Yesterday, around 7:30 in the evening, I was about to finish my 1000 meters freestyle or roughly ten laps of the 50 meters Olympic size swimming pool at the Cebu City Sports Complex when the Earth Hour participants eagerly awaited to switch off their electricity.
Meant to raise awareness on energy conservation, according to Wikipedia, Earth Hour is a global event organized by WWF, also known as World Wildlife Fund and is held on the last Saturday of March annually, asking households and businesses to turn off their non-essential lights and other electrical appliances for one hour to raise awareness towards the need to take action on climate change.
Earth Hour was conceived by WWF and The Sydney Morning Herald in 2007, when 2.2 million residents of Sydney participated by turning off all non-essential lights.
With the success of the Sydney’s lead, many other cities around the world, including the Philippines adopted the event in 2008. Earth Hour 2010 took place on March 27, 2010 from 8:30 p.m. to 9:30 pm, at the participant's respective local time.
Such activity is incredibly innovative, every year since 2007, participating countries offered an hour of their precious time for mother earth. But then, switching off is not enough. We should be reminded that the electricity that we are using, mostly coming from the destructive effects of coal-fired power plants, major cause of ozone layer depletion.
In Cebu alone, we have three.
While the Philippines have a lot of indigenous, clean and green energy resources, it remains untapped due to pressures and politics from multinational corporations (MNCs). We remain reliant on carbon dioxide (CO2) emitting coal fueled power plants as a source of electricity.
However cheap the electricity generated by this carbon dioxide emitted power plants, it makes our life cheap and the earth hour cheaper if awareness alone on raising energy conservation is the goal. Condemnation for the use of destructive power plants, like coal, and advocating for the use of earth friendly renewable and indigenous energy sources, like hydro, solar, wind, should be in the agenda.
Geothermal and natural gas are heavily taxed by the government while coal-fired power plants like Kepco-SPC (Salcon Power Corporation) coal fired plants in the City of Naga, Cebu are being encourage by the energy department and the province of Cebu.
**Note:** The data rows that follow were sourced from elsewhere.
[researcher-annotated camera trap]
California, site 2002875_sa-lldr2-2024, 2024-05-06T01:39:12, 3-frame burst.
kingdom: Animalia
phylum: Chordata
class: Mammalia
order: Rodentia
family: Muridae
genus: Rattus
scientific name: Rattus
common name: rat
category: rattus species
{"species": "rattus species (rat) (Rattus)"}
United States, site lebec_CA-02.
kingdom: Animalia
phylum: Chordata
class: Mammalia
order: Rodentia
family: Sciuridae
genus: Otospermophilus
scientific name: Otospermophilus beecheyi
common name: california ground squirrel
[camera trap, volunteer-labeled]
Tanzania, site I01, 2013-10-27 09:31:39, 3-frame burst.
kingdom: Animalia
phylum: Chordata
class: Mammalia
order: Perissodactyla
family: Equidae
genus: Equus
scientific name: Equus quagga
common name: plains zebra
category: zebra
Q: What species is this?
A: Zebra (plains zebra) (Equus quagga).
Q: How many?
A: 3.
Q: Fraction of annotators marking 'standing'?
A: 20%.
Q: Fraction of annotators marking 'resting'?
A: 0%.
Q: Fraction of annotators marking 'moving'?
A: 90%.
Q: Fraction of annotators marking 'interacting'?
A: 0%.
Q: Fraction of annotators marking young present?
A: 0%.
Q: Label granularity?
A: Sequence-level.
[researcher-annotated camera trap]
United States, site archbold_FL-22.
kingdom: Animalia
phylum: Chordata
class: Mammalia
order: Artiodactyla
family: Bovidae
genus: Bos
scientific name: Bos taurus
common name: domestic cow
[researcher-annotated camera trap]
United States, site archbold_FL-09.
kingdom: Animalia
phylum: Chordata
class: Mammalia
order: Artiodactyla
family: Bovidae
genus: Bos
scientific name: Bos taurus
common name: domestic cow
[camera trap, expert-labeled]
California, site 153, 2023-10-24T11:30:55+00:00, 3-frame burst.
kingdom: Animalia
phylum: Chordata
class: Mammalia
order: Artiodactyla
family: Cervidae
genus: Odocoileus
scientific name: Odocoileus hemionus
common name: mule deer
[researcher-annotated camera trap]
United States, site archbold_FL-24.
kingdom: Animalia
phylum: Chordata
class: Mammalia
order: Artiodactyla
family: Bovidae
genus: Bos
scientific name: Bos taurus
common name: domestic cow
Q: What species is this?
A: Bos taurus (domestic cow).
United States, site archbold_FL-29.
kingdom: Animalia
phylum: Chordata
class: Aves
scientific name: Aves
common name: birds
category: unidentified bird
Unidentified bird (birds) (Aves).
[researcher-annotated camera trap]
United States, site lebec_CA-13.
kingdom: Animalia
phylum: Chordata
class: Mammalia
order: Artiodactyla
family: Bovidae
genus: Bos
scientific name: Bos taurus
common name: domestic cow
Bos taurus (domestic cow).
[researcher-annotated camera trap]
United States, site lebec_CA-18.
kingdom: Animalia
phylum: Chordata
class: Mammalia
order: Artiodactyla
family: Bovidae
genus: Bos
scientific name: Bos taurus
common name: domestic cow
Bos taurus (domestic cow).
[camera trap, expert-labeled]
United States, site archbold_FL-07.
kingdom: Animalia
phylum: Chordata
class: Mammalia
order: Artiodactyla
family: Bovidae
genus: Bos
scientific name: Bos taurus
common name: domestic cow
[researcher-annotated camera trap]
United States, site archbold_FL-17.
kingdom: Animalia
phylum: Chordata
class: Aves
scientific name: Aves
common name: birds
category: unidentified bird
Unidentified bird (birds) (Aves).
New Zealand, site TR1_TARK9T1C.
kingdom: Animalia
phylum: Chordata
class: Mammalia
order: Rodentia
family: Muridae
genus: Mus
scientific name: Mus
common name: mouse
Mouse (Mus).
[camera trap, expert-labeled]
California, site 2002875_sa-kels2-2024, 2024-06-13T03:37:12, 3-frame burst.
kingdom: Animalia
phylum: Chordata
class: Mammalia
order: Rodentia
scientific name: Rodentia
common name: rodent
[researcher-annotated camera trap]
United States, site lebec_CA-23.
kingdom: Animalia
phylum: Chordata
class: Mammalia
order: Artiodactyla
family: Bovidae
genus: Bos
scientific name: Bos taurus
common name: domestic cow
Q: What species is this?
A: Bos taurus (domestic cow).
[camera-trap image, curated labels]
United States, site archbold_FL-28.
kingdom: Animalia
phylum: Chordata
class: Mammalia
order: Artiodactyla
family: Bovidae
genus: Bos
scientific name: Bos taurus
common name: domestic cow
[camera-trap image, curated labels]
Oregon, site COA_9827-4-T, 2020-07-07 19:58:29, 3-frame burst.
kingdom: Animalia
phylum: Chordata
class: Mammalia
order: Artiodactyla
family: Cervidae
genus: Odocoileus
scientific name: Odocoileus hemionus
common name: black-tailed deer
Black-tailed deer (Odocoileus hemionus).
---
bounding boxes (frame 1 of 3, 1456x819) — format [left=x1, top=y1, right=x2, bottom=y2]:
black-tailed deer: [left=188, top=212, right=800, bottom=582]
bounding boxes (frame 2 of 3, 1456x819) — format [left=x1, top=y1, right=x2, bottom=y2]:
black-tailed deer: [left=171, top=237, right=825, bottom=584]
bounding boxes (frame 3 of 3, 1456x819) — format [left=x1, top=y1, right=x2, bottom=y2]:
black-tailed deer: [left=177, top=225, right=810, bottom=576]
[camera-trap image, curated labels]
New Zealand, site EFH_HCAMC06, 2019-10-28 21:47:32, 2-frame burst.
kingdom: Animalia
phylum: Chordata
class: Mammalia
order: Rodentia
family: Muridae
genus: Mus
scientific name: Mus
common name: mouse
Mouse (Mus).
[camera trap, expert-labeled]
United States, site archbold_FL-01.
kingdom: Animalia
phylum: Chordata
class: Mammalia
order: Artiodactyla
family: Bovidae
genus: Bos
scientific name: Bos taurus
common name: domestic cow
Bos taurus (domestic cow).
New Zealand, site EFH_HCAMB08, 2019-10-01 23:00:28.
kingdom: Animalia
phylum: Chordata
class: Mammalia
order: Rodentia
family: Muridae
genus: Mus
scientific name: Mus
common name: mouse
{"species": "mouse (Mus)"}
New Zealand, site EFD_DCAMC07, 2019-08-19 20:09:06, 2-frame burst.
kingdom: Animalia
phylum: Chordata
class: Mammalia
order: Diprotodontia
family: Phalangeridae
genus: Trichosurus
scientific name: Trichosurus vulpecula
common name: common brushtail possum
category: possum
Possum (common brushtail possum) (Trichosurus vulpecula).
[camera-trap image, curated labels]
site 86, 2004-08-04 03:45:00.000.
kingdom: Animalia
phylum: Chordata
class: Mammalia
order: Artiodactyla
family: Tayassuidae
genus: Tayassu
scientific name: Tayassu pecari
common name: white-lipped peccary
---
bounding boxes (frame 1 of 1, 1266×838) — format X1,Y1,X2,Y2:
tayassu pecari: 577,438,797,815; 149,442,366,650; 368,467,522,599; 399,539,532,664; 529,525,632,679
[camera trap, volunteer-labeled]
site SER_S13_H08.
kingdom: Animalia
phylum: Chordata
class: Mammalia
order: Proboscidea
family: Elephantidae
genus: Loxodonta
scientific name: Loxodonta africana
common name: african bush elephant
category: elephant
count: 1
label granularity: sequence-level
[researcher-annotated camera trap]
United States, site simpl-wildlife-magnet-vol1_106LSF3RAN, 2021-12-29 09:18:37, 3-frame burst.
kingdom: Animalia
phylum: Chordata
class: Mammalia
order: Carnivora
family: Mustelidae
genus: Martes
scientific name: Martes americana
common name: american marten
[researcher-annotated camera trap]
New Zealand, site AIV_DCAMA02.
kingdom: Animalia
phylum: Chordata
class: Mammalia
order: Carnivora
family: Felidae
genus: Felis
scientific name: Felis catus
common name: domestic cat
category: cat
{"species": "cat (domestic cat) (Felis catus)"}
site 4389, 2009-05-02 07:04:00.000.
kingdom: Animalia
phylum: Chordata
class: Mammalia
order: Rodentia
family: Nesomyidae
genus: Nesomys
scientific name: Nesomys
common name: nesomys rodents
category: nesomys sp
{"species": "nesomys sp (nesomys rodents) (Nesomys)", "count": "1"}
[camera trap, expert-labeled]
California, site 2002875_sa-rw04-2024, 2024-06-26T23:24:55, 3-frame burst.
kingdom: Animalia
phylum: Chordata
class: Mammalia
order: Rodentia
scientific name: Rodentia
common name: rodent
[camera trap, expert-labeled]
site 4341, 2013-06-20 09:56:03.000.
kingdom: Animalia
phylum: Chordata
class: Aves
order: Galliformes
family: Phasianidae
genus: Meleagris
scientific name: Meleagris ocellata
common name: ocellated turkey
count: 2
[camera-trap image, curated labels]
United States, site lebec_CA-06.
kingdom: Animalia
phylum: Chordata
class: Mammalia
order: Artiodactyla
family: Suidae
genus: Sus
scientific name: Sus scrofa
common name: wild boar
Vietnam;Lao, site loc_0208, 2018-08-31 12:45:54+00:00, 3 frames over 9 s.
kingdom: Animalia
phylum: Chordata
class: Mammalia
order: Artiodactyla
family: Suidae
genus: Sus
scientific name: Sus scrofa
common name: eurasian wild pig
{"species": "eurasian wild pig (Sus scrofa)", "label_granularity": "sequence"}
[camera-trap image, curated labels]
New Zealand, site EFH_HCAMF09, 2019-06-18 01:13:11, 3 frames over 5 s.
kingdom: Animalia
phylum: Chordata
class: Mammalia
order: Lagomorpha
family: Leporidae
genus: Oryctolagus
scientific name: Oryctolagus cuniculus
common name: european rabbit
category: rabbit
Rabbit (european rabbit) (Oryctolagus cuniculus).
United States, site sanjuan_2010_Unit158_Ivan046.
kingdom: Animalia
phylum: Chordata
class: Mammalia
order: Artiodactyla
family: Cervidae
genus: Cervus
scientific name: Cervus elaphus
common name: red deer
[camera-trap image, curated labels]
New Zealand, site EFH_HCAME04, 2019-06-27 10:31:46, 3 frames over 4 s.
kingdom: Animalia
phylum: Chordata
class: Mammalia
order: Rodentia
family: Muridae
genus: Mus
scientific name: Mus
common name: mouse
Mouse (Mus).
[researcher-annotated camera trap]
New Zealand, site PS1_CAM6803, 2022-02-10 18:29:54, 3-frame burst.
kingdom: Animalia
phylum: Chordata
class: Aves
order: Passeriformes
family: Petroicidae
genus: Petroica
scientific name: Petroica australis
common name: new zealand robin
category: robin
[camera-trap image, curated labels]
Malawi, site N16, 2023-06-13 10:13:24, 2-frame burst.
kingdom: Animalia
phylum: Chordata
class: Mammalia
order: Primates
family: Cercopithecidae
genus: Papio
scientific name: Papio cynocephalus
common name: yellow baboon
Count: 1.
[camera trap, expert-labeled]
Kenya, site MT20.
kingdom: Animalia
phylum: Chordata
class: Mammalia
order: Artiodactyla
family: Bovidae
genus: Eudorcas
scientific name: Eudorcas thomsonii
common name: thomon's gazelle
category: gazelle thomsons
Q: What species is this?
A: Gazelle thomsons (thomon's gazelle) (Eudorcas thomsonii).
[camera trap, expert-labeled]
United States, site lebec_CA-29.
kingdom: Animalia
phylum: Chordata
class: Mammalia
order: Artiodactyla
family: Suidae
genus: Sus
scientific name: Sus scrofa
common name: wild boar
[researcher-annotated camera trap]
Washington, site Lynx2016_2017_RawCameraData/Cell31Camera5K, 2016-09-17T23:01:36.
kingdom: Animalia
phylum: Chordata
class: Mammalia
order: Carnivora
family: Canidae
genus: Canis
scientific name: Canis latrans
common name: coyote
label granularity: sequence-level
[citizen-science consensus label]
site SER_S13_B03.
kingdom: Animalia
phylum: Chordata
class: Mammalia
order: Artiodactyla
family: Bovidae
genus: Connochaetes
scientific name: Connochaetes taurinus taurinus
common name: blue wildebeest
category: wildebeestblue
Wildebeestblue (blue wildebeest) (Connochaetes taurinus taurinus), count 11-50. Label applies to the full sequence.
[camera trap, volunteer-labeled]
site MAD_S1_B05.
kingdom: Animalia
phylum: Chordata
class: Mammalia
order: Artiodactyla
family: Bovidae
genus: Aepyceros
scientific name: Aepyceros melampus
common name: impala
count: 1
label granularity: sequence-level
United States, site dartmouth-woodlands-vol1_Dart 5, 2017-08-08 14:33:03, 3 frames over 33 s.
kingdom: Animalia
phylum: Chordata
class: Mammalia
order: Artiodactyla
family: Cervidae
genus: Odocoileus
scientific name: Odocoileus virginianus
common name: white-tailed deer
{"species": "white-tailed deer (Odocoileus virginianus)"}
Unfortunately it reflects our governments policy on the use of renewable and energy sources, despite the abundance of natural gas and geothermal the Philippines remains committed to contribute to the ozone layer depletion.
In Naga alone, where I used to serve as consultant to both the rank-and-file and supervisory employees union, most of them are electrical engineers at the prime of their life, are not comfortable with coal fired power plants, experiencing first hand its destructive effects in the nearby communities and themselves.
In time of massive panic due to the erratic weather disturbance, energy conservation is laudable and necessary. Switching off our electricity usage for an hour coupled with our green and clean energy advocacy should be in placed. And in our everyday life, for example, we should limit our energy usage.
In the meantime, let us enjoy the Earth Hour, while transnational and multi-national companies around the world are signing agreements after agreements with host countries for the energy development using coal-fired power plants just so we can switch off the electricity that we are using – for an hour!
So that by the last Saturday of March 2011, we can switch off our electricity usage again and enjoy the privilege of being ‘in’ even just for an hour.